Underneath the note I scribbled Felix’s phone number, and I slid the menu into the visor.
I got out of the truck and shouldered my knapsack, which felt pretty damn heavy. I patted the side of the truck, said, “Thanks,” and walked away.
Most people who get lost in the woods think their cell phone is a magic mystery tool that will lead them in and out with no difficulty—and if there
is
difficulty, well, that’s why there are cops and Fish & Game officers. Obviously they’re just sitting around, eagerly anticipating yet another phone call from a lost hiker. Yet a topo map and a compass will always mean you will never, ever get lost. From what my first and only pizza customer of the day had told me, the hunting camp was at the end of that dirt lane, both lane and little rectangle marked on the map.
Using the compass, I determined how many degrees I had to set to make a fairly straight line to a ridge that overlooked the hunting camp. From where I was, all I did was to sight in the compass to a landmark ahead of me, like a boulder or wide pine tree or a stand of birches. Once I got to that point, I found another landmark. Repeat as necessary.
Which I did, until I got to the ridgeline and saw the hunting camp beneath me.
Some camp.
I took out a pair of binoculars, scoped the place out. It was a house, a pretty good-sized home that wouldn’t look out of place along the pricier parts of North Tyler and Wallis. Wooden and two-story, it looked like it had been here for quite a while. The shingles appeared to be cedar, and the yard was a few acres and mowed. At the rear of the house was a concrete landing pad, with an enormous H painted in the center. A post with an orange windsock was some distance away from the concrete. There were two satellite dishes on the roof, along with a set of very tall antennas. Bushes were scattered around the yard.

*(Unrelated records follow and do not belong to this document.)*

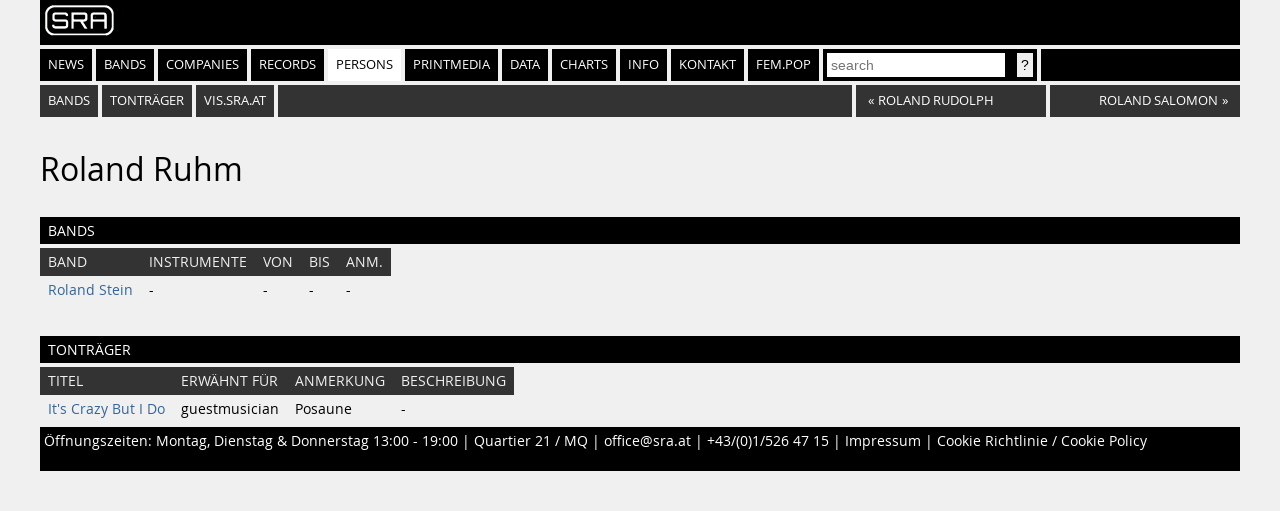

--- FILE ---
content_type: text/html
request_url: https://sra.at/person/8123
body_size: 1507
content:
<!DOCTYPE html>
<html lang="en">
<head>
    <meta charset="UTF-8">
    <title>Roland Ruhm (Person) | SR-Archiv</title>
    <link href="https://static.sra.at/css/styles.css" rel="stylesheet" type="text/css">
    <meta content="width=device-width, initial-scale=1" name="viewport">
    <link rel="icon" type="image/png" href="https://static.sra.at/favicon.png">
    <link rel="shortcut icon" href="https://static.sra.at/favicon.ico">
    
    <script src="/js/search.js" type="application/javascript"></script>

At the front of the house, I could just make out a dark green Hummer, the civilian version of the famed Humvee.
Only the best for Curt Chesak and his friends.
But how many friends?
It was tempting to stroll down and start the job, but that was stupid. No need to rush.

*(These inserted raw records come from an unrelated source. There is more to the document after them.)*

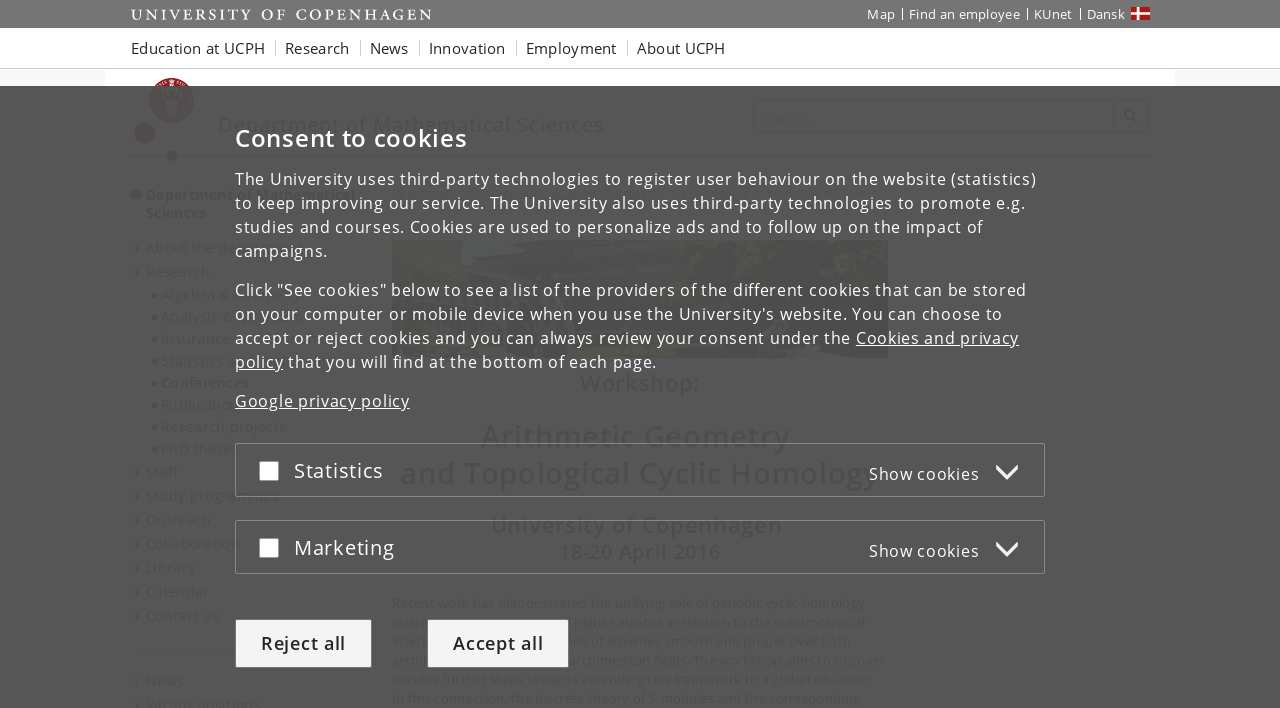

--- FILE ---
content_type: text/css; charset=utf-8
request_url: https://cdn.jsdelivr.net/gh/ku-kom/bootstrap@ad625490ca3061d33a2f96528e00601e227f5e45/docs/dist/css/doctypes/standard.css
body_size: -746
content:
.main-content>.breadcrumbs+*~h1:first-of-type{margin-top:20px}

I slipped off the ridgeline and worked my way down to the rear of the yard.
Dusk was falling by the time I got to where I wanted to be. Like most areas of the state, there are ghost stone walls that travel through wooded areas that had once been farmland. Hard to believe, but there was a time when more than ninety percent of my state was clear-cut for farms. Now, just a hundred or so years later, the ratio has reversed: most of the state is now forested, having reclaimed the farms, the descendants of the original owners now living in Ohio or Indiana or any other place where the land was cheaper and richer.

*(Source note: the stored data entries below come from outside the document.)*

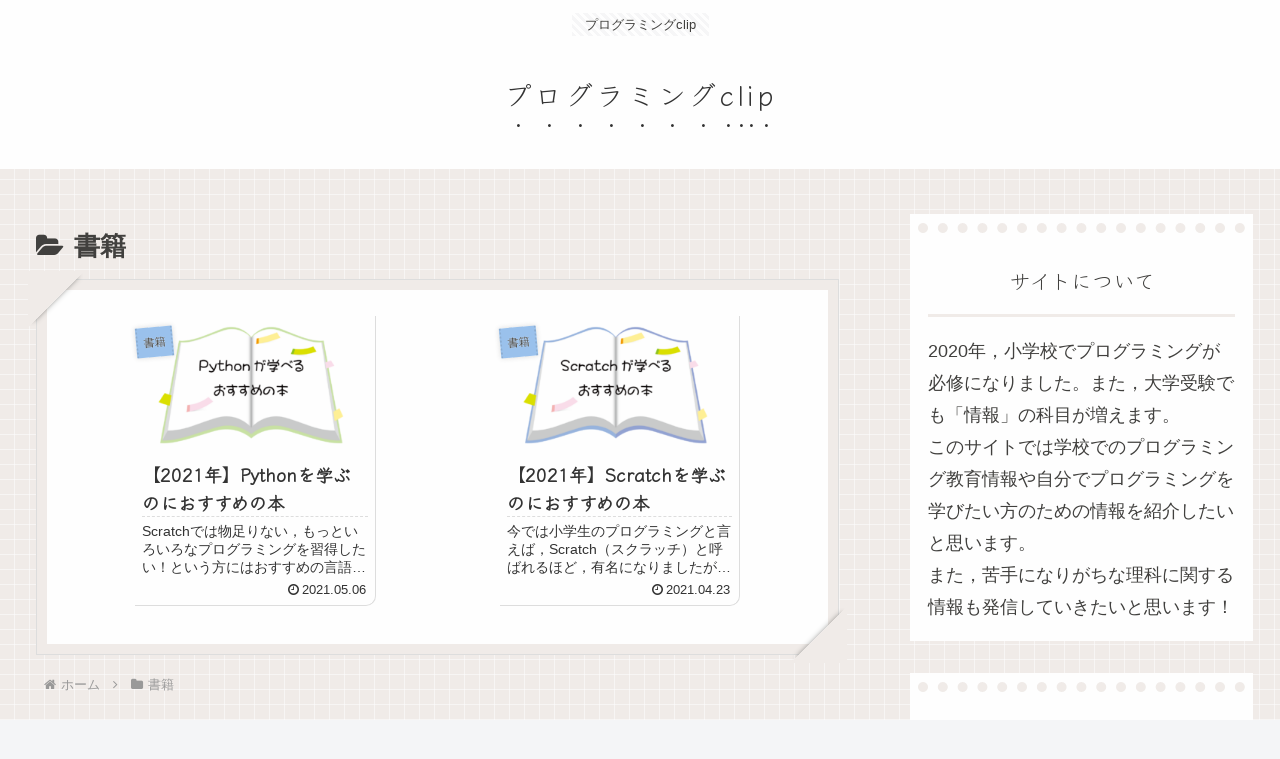

--- FILE ---
content_type: text/html; charset=utf-8
request_url: https://www.google.com/recaptcha/api2/aframe
body_size: 268
content:
<!DOCTYPE HTML><html><head><meta http-equiv="content-type" content="text/html; charset=UTF-8"></head><body><script nonce="VKns-bAFT6Ix75gLCR7Bew">/** Anti-fraud and anti-abuse applications only. See google.com/recaptcha */ try{var clients={'sodar':'https://pagead2.googlesyndication.com/pagead/sodar?'};window.addEventListener("message",function(a){try{if(a.source===window.parent){var b=JSON.parse(a.data);var c=clients[b['id']];if(c){var d=document.createElement('img');d.src=c+b['params']+'&rc='+(localStorage.getItem("rc::a")?sessionStorage.getItem("rc::b"):"");window.document.body.appendChild(d);sessionStorage.setItem("rc::e",parseInt(sessionStorage.getItem("rc::e")||0)+1);localStorage.setItem("rc::h",'1769116081545');}}}catch(b){}});window.parent.postMessage("_grecaptcha_ready", "*");}catch(b){}</script></body></html>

What worked for me was that the edge of the home’s landscape butted right up against a stone wall, which gave me great cover to watch things. With my knapsack and most of my weapons left behind, I crawled up to the stone wall and waited. I was now wearing the favorite outfit of snipers and Scottish game men, called the ghillie. It’s a suit one wears that has leaves, twigs, and branches placed all over, so when you stop, if you do it well, you blend in with the scenery. Years and years ago, some old-timers with leathery skin and sun-squint wrinkles around their eyes had told me what it took for good surveillance and tracking, which was three things: patience, patience, and patience.
Which meant it took me over a half hour to slowly crawl along the forest floor until I reached the stone wall. And another fifteen minutes or so to take out my binoculars and position myself just right.